Oxidative damage to and by cysteine in proteins: An ab initio study of the radical structures, C-H, S-H, and C-C bond dissociation energies, and transition structures for H abstraction by thiyl radicals

Ab initio computations (B3LYP/6-31G(D), coupled with isodesmic reactions) were used to predict bond dissociation energies (BDEs) of C-alpha-H (D-alpha CH) and other bonds of cysteine, both as free neutral amino acid (AH(Cys)) and as a residue in a model peptide (PH(Cys)). The latter was intended to mimic the environment in proteins. Transition structures were located for intermolecular and intramolecular H atom transfer to a thiyl radical (RS.) from a sulfhydryl group (RSH) or the UC-H bond. The predicted BDEs, at 298 K, in kJ mol(-1) to an estimated accuracy of 10 kJ mol(-1) for the fully optimized system are (AH(Cys)) D-alpha CH = 322, D-beta CH = 390, D-alpha CC = 264, and D-SH = 373 and (PH(Cys)) D-alpha CH = 346, D-beta CH = 392, D-alpha CC = 287, and D-SH = 367. In PH(Cys) with torsional angles constrained to simulate beta-sheet and alpha-helical secondary structure, D-alpha CH rises to 359 and 376, respectively.

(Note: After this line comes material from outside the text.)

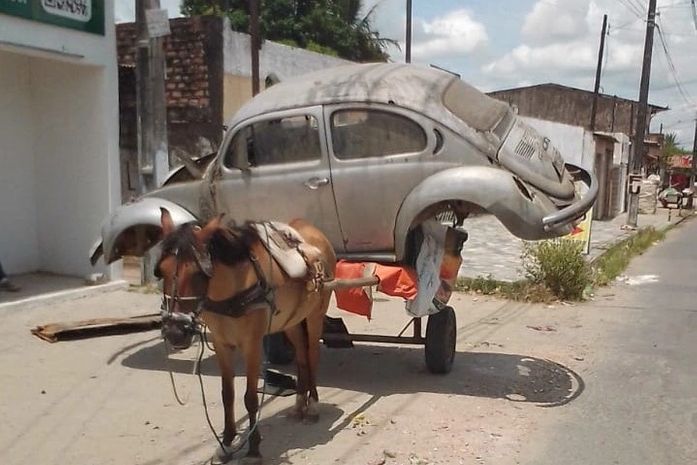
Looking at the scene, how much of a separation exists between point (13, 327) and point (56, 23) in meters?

Cystine in the peptide environment was modeled by replacing -SH by -SSCH3, PH(CysSCH(3)), D-alpha CH = 330. Enthalpies of activation for intermolecular H transfer to RS. were found to be low: from RSH, 12 kJ mol(-1); from C-alpha-H, about 25 kJ mol(-1), the latter being consistent with reaction rates on the order of 10(5) M-1 s(-1). The enthalpic barrier for intramolecular H transfer from C-alpha-H to -S-. within a single cysteine residue is too high (83-111 kJ mol(-1)) for this to be a competitive process.